La 'lista Zingaretti', nella speranza dello stato maggiore dem, dovrebbe aprire quella che il segretario chiama la "Fase della concretezza". Va aperta, spiega, "una fase nuova all'insegna del fare e della concretezza", che passa dalle riforme per il superamento del bicameralismo perfetto - "abbiamo pronto un testo di legge che depositeremo a breve alla Camere", annuncia - e da una nuova legge elettorale, oltre a nuovi regolamenti parlamentari. Insomma, il pacchetto dell'accordo 'allegato' al taglio dei parlamentari su cui il Pd è determinato a dare battaglia in parlamento e fuori. A questo, poi, il segretario aggiunge la "riforma del sistema delle autonomie locali".
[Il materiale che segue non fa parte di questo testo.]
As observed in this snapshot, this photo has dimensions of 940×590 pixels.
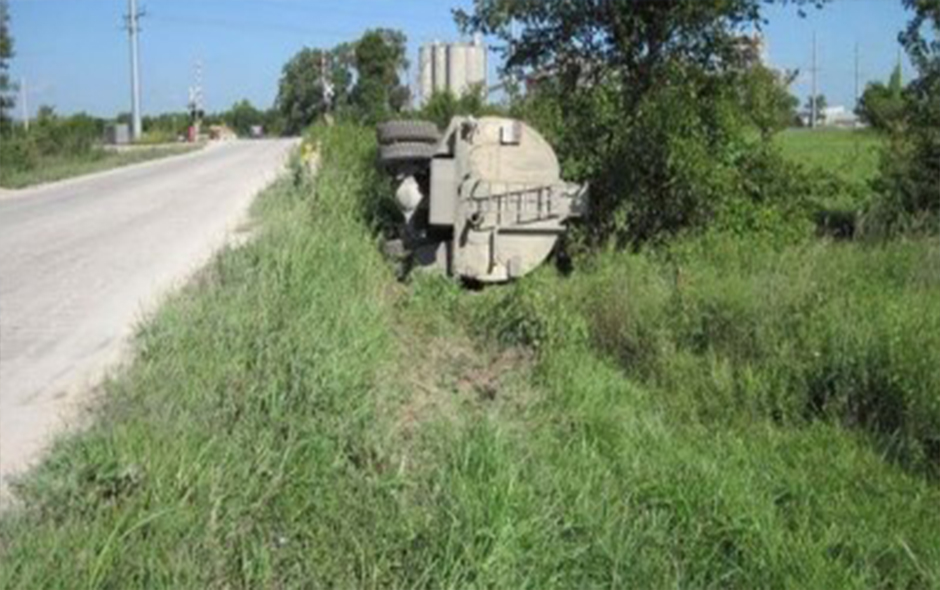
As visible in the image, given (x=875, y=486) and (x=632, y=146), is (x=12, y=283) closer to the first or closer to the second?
(x=632, y=146)

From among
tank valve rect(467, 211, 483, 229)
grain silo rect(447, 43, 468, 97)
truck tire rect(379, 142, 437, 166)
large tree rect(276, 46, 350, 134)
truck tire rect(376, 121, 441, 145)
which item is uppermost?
large tree rect(276, 46, 350, 134)

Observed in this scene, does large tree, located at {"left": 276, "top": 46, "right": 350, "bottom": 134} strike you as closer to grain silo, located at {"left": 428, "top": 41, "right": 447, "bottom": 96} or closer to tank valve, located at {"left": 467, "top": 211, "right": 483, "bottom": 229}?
grain silo, located at {"left": 428, "top": 41, "right": 447, "bottom": 96}

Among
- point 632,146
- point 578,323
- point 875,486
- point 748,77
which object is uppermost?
point 748,77

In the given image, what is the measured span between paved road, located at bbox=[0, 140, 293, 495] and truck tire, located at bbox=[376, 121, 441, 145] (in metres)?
2.36

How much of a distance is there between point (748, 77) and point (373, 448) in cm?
844

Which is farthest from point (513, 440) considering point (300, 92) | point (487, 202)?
point (300, 92)

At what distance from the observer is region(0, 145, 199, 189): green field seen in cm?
2677

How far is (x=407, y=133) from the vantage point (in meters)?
11.3

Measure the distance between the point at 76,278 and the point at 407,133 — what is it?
3733mm

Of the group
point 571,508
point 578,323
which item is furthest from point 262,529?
point 578,323

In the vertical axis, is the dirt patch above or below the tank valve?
below

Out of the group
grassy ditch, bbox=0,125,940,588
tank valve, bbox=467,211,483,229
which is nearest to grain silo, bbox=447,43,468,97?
tank valve, bbox=467,211,483,229

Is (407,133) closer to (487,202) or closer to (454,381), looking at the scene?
(487,202)

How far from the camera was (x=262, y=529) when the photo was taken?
152 inches
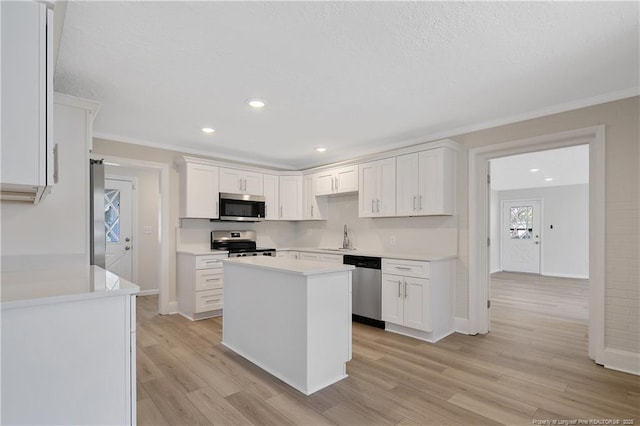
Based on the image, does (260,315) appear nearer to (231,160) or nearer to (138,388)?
(138,388)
Il nodo più difficile da sbrogliare per Giuseppe Conte è però quello del Mes che vede il Movimento Cinque Stelle fieramente contrario. Il rischio di uno scontro interno alla maggioranza è ben presente a tutti gli azionisti del governo e il Pd ha fatto di quelle risorse europee una bandiera politica. Forte della centralità conquistata con le Regionali, il Partito Democratico può ora ritornare con più forza sul tema: "Non è questione Mes sì o Mes no", dice Andrea Orlando in conferenza con il segretario, "quanto se si vuole investire sulla Sanità pubblica oppure no". E qui Zingaretti infila la richiesta al ministro della Salute, Roberto Speranza, perchè presenti un "piano della nuova sanità italiana". L'obiettivo è quello di stanare il fonte dei contrari all'utilizzo del Mes mettendo in evidenza a quali servizi, innovazioni, benefici per i cittadini rinuncerebbe l'Italia se non chiedesse di accedere alle risorse del Meccanismo di stabilità europeo.
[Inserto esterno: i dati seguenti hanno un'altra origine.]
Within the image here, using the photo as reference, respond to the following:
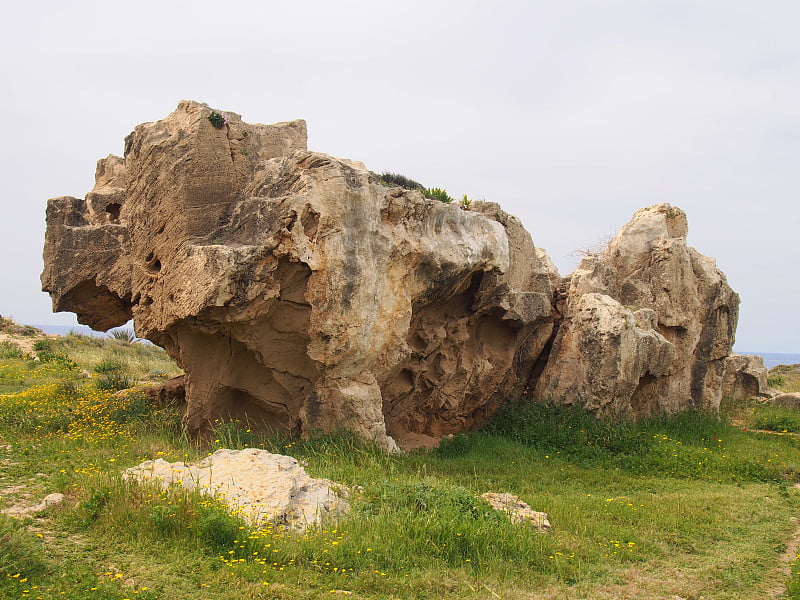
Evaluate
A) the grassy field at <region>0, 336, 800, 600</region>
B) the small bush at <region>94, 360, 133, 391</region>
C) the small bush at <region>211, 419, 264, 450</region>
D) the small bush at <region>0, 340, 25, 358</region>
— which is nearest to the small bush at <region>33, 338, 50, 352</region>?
the small bush at <region>0, 340, 25, 358</region>

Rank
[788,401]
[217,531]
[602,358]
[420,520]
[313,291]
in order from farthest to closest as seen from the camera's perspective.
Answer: [788,401]
[602,358]
[313,291]
[420,520]
[217,531]

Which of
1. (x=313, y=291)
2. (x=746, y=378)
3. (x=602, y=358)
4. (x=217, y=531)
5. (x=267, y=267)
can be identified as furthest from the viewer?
(x=746, y=378)

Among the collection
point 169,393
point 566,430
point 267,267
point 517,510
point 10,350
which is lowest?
point 10,350

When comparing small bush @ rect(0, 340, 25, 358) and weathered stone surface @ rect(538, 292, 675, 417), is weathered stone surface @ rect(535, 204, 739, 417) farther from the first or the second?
small bush @ rect(0, 340, 25, 358)

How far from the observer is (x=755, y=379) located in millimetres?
17891

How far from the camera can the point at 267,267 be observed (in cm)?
856

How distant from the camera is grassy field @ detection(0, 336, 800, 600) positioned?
4.83 meters

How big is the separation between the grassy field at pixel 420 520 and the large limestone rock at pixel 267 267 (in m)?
0.84

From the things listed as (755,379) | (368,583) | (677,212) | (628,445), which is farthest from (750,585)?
(755,379)

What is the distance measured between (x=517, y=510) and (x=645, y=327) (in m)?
6.55

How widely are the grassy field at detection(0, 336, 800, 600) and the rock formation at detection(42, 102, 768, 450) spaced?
817 millimetres

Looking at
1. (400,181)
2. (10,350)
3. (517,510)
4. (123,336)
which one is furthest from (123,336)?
(517,510)

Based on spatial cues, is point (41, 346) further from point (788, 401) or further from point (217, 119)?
point (788, 401)

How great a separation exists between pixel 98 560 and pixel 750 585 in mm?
5175
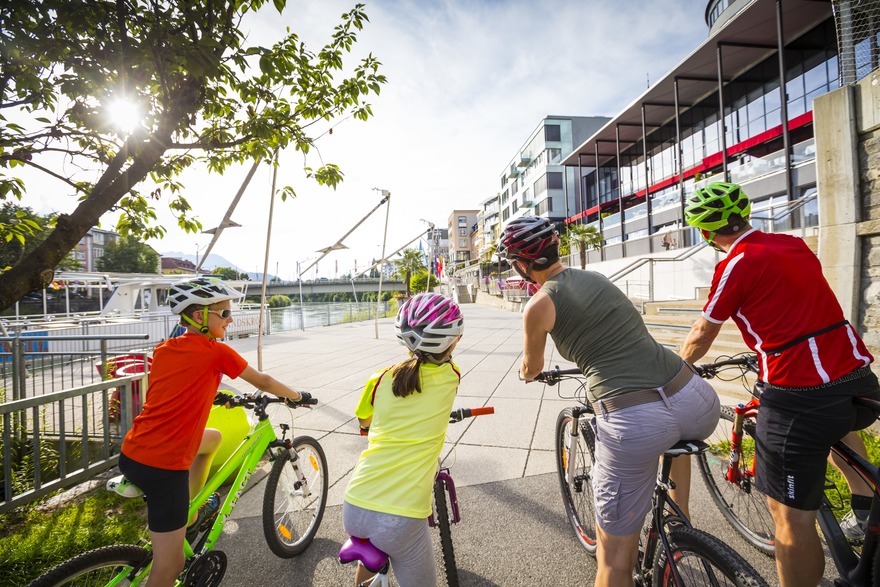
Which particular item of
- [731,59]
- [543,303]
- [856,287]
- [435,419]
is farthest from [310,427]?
[731,59]

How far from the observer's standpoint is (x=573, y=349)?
6.70 feet

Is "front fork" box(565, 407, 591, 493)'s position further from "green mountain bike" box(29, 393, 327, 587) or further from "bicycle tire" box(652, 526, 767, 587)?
"green mountain bike" box(29, 393, 327, 587)

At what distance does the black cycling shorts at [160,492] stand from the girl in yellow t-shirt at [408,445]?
0.89m

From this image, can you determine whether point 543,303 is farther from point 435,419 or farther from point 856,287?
point 856,287

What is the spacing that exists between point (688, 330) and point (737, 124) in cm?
2583

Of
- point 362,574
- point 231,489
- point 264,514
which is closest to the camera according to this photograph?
point 362,574

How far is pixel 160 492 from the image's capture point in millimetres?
2084

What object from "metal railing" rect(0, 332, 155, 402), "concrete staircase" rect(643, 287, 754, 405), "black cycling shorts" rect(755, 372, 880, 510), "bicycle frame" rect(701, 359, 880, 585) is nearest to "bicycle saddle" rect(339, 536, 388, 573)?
"black cycling shorts" rect(755, 372, 880, 510)

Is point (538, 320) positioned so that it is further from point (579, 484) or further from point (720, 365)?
point (720, 365)

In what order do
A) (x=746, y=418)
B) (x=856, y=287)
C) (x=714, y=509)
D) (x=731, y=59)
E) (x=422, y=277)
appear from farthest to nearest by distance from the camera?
(x=422, y=277), (x=731, y=59), (x=856, y=287), (x=714, y=509), (x=746, y=418)

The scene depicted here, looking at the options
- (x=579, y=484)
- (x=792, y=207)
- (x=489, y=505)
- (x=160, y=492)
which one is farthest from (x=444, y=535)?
(x=792, y=207)

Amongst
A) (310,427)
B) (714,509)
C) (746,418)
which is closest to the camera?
(746,418)

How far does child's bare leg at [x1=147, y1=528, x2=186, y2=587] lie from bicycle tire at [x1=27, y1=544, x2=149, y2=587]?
69 millimetres

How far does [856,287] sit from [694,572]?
4794 millimetres
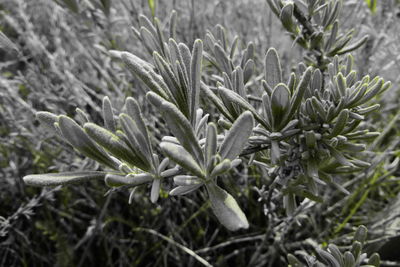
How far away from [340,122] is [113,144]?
34 cm

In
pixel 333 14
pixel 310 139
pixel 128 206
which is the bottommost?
pixel 128 206

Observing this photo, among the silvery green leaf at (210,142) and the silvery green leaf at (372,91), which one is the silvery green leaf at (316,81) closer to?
the silvery green leaf at (372,91)

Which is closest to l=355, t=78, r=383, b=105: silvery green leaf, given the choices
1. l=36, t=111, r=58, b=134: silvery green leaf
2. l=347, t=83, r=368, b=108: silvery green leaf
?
l=347, t=83, r=368, b=108: silvery green leaf

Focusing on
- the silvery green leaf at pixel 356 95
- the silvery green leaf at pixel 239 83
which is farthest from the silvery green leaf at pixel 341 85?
the silvery green leaf at pixel 239 83

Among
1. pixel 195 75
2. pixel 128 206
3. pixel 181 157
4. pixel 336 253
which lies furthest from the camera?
pixel 128 206

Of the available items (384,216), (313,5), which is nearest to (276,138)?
(313,5)

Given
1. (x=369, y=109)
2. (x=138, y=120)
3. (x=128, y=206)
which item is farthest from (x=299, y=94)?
(x=128, y=206)

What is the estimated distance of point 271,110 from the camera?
1.97 ft

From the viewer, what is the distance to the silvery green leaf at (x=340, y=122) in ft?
1.88

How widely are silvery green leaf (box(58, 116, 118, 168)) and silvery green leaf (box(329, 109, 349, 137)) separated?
35 centimetres

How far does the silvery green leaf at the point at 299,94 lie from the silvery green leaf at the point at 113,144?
0.23m

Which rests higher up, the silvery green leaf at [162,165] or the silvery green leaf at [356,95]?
the silvery green leaf at [356,95]

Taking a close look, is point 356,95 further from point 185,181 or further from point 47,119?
point 47,119

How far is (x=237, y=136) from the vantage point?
522mm
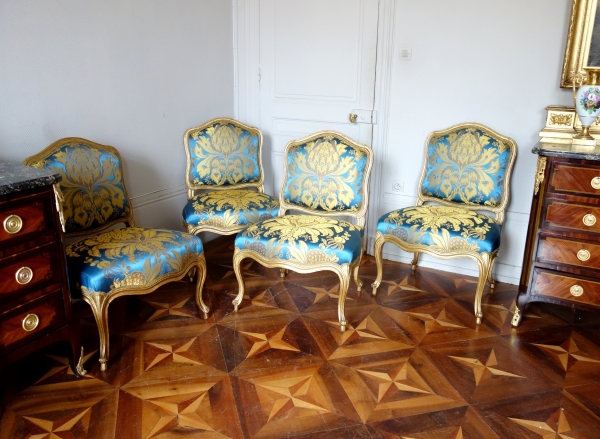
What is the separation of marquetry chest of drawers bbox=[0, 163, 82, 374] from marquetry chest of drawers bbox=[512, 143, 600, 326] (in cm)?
200

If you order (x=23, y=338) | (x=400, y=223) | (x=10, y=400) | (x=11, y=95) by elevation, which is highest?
(x=11, y=95)

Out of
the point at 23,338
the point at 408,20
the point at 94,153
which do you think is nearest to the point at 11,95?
the point at 94,153

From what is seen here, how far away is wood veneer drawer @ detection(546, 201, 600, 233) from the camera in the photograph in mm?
2230

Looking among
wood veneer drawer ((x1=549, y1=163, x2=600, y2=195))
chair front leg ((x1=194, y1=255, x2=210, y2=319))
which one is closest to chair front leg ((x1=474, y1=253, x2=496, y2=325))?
wood veneer drawer ((x1=549, y1=163, x2=600, y2=195))

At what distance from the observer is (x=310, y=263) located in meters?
2.35

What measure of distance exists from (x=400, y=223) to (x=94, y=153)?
1.52 meters

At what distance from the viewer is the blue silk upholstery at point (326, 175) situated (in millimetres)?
2703

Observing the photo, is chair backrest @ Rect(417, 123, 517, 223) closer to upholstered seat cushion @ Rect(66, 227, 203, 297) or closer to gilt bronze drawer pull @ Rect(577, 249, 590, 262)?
gilt bronze drawer pull @ Rect(577, 249, 590, 262)

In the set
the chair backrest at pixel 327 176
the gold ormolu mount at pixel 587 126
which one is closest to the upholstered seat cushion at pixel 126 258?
the chair backrest at pixel 327 176

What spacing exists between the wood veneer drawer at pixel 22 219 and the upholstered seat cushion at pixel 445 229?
1.59 meters

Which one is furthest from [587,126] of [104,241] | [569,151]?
[104,241]

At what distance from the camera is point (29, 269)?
178cm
Un primo segnale da parte del presidente del Consiglio arriva pochi minuti dopo le parole di Zingaretti. Conte esce da Palazzo Chigi per raggiungere un centro congressi dalle parti di Piazza di Spagna. Un modo per prendere una boccata d'aria, certo. Ma anche per incontrare i cronisti che gli riportano le parole del leader dem: "Ci sarà un piano sulla sanità", conferma il premier, "poi andremo a vedere quanto costa. Il Mes è una questione pregiudiziale sulla quale non mi pronuncio. Anche io sulla sanità e sugli investimenti ho fretta", aggiunge.
Immediatamente dopo il Mes, viene il nodo dei decreti sicurezza. Il Partito Democratico, per ammissione del ministro Giuseppe Provenzano, chiede di cambiare i decreti Salvini "ad ogni Consiglio dei ministri", senza trovare orecchie pronte all'ascolto, soprattutto tra i Cinque Stelle. Uno dei fattori costato l'accusa di "subalternità" ai grillini da parte dei detrattori del segretario. Ora Zingaretti intende accelerare su questo punto, portando al tavolo di Palazzo Chigi una proposta concreta: dei decreti sicurezza che sostituiscano i decreti Salvini: "I decreti sicurezza ora vanno approvati, vanno fatti dei decreti sicurezza perché quelli di Salvini non lo erano. E' il momento di iniziare l'iter in Consiglio dei ministri e poi in sede parlamentare". E, anche qui, il premier risponde: "Le modifiche ai decreti sicurezza li portiamo al piu' presto" in Consiglio dei Ministri.
Resta da vedere quale sarà l'impatto del maggior peso del Pd sugli altri partiti di maggioranza usciti ammacati da questa tornata elettorale. Certo, il M5s "si consola con il referendum", come ha modo di sottolineare anche il premier. Ma resta la fase di incertezza e debolezza che il Movimento sta attraversando da mesi. C'è, poi, Italia Viva: Renzi cerca di valorizzare quanto di buono ha fatto vedere il suo partito, ma i numeri di Puglia e Toscana sono implacabili. Anche per questo Zingaretti cerca di non gettare sale sulle ferite e a chi gli chiede un commento ai risultati degli alleati risponde: "Sui nostri alleati devo rivendicare una cosa: ci sono state incomprensioni, ma con Italia Viva, M5s e Leu in questa campagna elettorale abbiamo lavorato benissimo, anche laddove non eravamo alleati. Non ho niente da aggiungere sulle valutazioni di ogni forza politica".
Caustico, invece, il vice segretario: "Noi crediamo che i partiti che considerano sottodimensionata la loro posizione, non si limitino a fotografare l'esistente, ma abbiano ambizione. Prendiamo per buone le parole che hanno sempre espresso sulla volontà di rafforzare i poli riformisti e liberali. Italia Viva, che in Parlamento ha una cospicua rappresentanza, ha sottoscritto un impegno e non ha mai riconsiderato quella posizione". Poi arriva o stop al M5s che, dopo il taglio dei parlamentari, tenta di rilanciare sul taglio agli stipendi degli eletti. "Credo che un po' la retorica dell'anticasta cominci a stufare e credo che forse Di Maio debba, se non rinnovare, almeno integrare il repertorio".